In a case the First Circuit itself called “paradigmatic” of securities cases involving life sciences companies, the appeals court recently affirmed the lower court’s dismissal of the securities lawsuit pending against Biogen Idec and certain of its directors and officers. The court’s analysis is noteworthy because of its emphasis of the issues that contribute to the vulnerability of these kinds of companies to securities lawsuits. But by way of contrast I also discuss below a recent Ninth Circuit opinion reversing the district court’s dismissal of a securities lawsuit involving Gilead Sciences.

The First Circuit’s Opinion in the Biogen Idec Case: On August 7, 2008, in an opinion written by Chief Judge Sandra L. Lynch, the First Circuit issued its opinion in New Jersey Carpenters Pension & Annuity Fund v. Biogen Idec (here).

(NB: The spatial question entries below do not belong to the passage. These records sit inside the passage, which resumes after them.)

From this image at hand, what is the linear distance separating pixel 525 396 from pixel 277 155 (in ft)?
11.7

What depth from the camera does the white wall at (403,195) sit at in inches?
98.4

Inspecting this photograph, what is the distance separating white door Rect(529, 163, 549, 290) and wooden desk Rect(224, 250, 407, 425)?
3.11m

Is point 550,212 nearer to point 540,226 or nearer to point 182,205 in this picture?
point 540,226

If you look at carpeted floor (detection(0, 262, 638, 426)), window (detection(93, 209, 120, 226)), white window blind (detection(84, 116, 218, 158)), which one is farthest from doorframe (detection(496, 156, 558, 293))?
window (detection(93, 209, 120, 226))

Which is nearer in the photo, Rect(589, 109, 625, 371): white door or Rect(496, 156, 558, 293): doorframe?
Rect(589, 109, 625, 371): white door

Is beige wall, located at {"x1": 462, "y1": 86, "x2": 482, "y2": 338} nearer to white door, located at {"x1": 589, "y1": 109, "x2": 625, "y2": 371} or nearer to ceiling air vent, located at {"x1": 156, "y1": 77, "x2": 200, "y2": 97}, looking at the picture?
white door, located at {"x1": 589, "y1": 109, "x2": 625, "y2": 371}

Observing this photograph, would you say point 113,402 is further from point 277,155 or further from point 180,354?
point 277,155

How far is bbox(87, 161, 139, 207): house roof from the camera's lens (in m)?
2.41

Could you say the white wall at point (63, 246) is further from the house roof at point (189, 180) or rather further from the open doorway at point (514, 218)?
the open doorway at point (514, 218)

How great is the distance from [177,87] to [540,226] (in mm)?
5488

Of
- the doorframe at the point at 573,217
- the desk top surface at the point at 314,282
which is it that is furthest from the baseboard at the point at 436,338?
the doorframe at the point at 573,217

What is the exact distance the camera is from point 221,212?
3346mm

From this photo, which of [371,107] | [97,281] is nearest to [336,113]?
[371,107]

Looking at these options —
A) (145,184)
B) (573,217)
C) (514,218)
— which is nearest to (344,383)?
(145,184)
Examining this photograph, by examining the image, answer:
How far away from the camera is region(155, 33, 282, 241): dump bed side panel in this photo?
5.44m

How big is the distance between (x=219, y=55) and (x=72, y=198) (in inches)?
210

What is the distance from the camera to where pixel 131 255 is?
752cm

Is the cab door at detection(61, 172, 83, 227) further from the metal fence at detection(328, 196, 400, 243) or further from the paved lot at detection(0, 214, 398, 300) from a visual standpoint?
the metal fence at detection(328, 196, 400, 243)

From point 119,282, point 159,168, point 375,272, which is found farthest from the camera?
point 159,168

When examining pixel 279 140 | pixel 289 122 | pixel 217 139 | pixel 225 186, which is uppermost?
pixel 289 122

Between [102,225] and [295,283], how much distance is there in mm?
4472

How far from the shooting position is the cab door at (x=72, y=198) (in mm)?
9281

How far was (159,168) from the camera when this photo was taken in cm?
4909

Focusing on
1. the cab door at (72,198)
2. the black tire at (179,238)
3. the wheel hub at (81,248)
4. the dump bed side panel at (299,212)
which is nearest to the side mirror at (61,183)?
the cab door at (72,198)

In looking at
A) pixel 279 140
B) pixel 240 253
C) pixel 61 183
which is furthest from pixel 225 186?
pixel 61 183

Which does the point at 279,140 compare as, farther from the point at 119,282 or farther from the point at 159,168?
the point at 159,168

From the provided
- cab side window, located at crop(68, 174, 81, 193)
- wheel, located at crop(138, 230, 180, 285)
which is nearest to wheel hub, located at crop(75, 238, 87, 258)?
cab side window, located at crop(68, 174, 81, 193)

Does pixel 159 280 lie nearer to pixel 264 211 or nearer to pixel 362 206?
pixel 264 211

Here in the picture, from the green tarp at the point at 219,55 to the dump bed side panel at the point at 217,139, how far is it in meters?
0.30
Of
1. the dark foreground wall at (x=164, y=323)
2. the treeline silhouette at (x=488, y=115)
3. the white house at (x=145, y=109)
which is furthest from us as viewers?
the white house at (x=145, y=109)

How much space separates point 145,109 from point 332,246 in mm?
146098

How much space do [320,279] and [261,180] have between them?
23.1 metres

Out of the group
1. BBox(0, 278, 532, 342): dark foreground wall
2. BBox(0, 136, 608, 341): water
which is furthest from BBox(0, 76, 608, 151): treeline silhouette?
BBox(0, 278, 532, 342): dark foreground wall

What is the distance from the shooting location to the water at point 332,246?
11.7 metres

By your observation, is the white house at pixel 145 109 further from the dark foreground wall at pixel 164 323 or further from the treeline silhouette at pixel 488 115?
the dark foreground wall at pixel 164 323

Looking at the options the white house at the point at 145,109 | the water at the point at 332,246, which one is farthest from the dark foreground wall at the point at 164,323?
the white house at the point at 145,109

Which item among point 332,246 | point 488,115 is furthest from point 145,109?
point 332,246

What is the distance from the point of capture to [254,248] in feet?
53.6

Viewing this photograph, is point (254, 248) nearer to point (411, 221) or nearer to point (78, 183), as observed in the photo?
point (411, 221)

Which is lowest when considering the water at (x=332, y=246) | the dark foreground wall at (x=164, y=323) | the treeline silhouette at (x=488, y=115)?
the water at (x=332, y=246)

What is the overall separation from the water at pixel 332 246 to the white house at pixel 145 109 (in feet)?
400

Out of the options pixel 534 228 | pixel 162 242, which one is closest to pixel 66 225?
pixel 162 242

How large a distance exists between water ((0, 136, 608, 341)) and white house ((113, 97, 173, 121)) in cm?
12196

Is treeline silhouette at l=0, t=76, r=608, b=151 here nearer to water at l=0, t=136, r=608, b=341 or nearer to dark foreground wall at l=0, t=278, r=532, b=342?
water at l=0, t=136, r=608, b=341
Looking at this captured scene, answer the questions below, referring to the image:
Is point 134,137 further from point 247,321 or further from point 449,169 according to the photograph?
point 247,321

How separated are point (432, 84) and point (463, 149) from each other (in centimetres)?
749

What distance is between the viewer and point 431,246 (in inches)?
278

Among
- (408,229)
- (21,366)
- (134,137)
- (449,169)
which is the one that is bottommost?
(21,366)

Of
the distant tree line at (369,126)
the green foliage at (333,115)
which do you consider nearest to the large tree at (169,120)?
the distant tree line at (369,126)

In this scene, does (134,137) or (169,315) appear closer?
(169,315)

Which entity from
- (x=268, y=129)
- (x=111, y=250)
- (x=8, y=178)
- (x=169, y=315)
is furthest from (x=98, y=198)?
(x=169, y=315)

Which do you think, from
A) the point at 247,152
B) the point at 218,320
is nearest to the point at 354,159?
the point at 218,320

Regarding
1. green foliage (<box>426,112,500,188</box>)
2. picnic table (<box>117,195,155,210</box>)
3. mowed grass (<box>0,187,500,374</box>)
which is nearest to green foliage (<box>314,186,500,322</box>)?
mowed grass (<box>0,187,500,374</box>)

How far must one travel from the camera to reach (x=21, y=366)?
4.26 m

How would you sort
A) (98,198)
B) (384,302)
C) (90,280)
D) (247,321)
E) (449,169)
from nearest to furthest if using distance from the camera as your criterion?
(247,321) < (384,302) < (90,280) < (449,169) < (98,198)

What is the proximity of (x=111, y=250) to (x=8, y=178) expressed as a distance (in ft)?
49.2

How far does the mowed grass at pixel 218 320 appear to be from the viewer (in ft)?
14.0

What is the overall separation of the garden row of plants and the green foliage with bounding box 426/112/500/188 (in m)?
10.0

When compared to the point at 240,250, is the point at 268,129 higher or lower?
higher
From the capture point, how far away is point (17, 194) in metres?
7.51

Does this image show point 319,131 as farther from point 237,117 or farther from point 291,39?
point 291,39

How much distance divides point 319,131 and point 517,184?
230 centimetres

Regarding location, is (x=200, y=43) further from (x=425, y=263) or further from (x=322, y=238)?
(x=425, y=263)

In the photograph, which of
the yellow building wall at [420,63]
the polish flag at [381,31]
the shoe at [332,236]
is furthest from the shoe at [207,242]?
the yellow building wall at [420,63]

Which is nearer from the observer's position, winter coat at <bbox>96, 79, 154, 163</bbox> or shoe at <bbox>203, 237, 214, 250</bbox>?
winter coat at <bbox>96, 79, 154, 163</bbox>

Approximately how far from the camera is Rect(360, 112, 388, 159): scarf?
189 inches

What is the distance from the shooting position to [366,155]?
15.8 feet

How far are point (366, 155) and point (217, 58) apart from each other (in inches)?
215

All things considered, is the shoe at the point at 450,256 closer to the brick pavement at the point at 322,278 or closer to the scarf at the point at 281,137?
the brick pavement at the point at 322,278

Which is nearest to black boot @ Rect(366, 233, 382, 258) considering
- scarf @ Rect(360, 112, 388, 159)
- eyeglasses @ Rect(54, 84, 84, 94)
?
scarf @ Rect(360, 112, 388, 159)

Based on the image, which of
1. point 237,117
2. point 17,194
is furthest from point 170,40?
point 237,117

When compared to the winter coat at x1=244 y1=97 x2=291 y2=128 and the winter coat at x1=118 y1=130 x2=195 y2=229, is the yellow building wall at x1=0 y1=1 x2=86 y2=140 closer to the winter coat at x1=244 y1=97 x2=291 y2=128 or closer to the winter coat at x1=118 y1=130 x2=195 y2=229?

The case involves Biogen’s alleged misrepresentations and omissions pertaining to Tysabri, a new drug for multiple sclerosis and other autoimmune disorders.

In November 2004, the FDA granted accelerated approval of Tysabri. Less than three months later, on February 18, 2005, continuing clinical trials “revealed that two patients had contracted a type of infection perhaps associated with the drug.” One of the two patients died. On February 25, 2005, the company voluntarily withdrew the drug from the market. Its stock price dropped and several lawsuits were filed.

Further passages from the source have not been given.